-- 作業要件 --
[A] 塾についての相談と回答の文章をもとに、次の問いに答えてください。
(i) ひろや君が塾に行きたくなくなったのは、何があってからですか。
(ii) 回答者が紹介する塾では、先生は生徒が何をするまで教えませんか。
(iii) 回答者は、塾は本当は何をするところだと述べていますか。
[B] 塾についての相談への回答文の続きを、最後の文の後から書いてください。
=== 本文ブロック ===
前はじゅくに行くのが好きでしたが、じゅくのテストでカンニングしたのを見つかって先生にしかられてから、もう、じゅくに行きたくありません。でもお母さんは、行けとうるさいです。どうしたらいいでしょうか。(小5:ひろや)


こんなじゅくがあります。そのじゅくにはテストもないし、プリントもない、宿題もありません。週に何回行ってもいいし、行かなくてもいい、何時間いてもいいし、すぐに帰ってもいい。クラス分けもないし、先生は生徒が聞きに来るまで教えることはありません。それぞれ自分にあった勉強をして、勝手に帰っていきます。でも、ふしぎにこのじゅくに行く子は伸びるのです。ひろや君は行ってみたいですか。

なぜ、前はじゅくに行くのが好きだったのでしょう。きっとテストで良い点がとれたり、学校の勉強も良く分かったりしたからではないでしょうか。カンニングしたのも、そのせいかもしれませんね。見つかってしかられたのは、ひろや君にとって、大きな失敗に思えるのでしょう。だから、いやになった。ひろや君にとって、じゅくはテストで良い点をとるところであり、自分がほめられるところだったのではないでしょうか。

それは、まちがいではありません。だれだって良い点がとりたいし、しかられるよりほめられたいものです。ひろや君の気持ちはよく分かります。でもね、じゅくは本当は勉強するところなのです。勉強ではいつも正解ばかりできるわけじゃない。まちがうこともあれば、100点がとれないこともあります。まちがうからこそ、正解に気づきます。それに気づくことこそ、本当の勉強です。カンニングだって、同じ。
=== 提供情報 ===
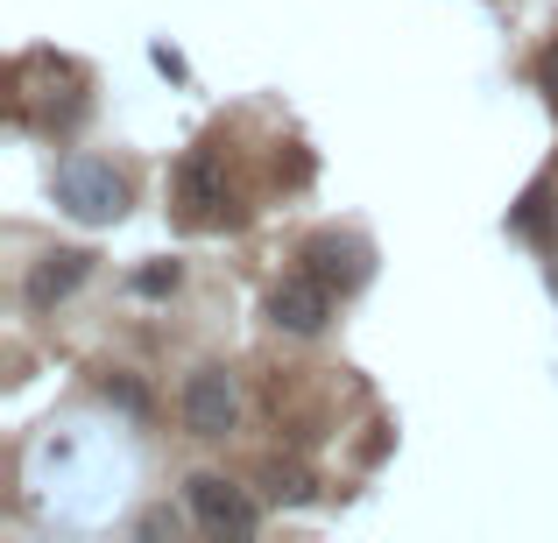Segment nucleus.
===
-- 課題別回答 --
[A]
(i) 塾のテストでカンニングしたのを見つかり、先生にしかられてからです。
(ii) 生徒が聞きに来るまで教えません。
(iii) 勉強するところだと述べています。

[B]
ひろや君、今回のことはとってもいいチャンスです。本当の勉強を見つけてみませんか。自分が楽しくなれそうな勉強を、さがしてみませんか。そうしたらお母さんの声ではなく、自分の声が聞こえると思います。

カンニング。ひろや君はまちがえたのです。子どもの間には時々起ることですから、先生もそれほど気にされていないと思います。でも、まちがえたままでは、本当の勉強になりません。だから胸をはって、じゅくに行けば良いのです。大丈夫。今のひろや君は前のひろや君ではありません。教えてもらいに行くひろや君ではなく、勉強をさがしに行くひろや君だからです。あなたはきっとそこで勉強のおもしろさに気づき、すてきな発見をすることになるだろうと思います。

何を見つけたか、また教えてくださいね。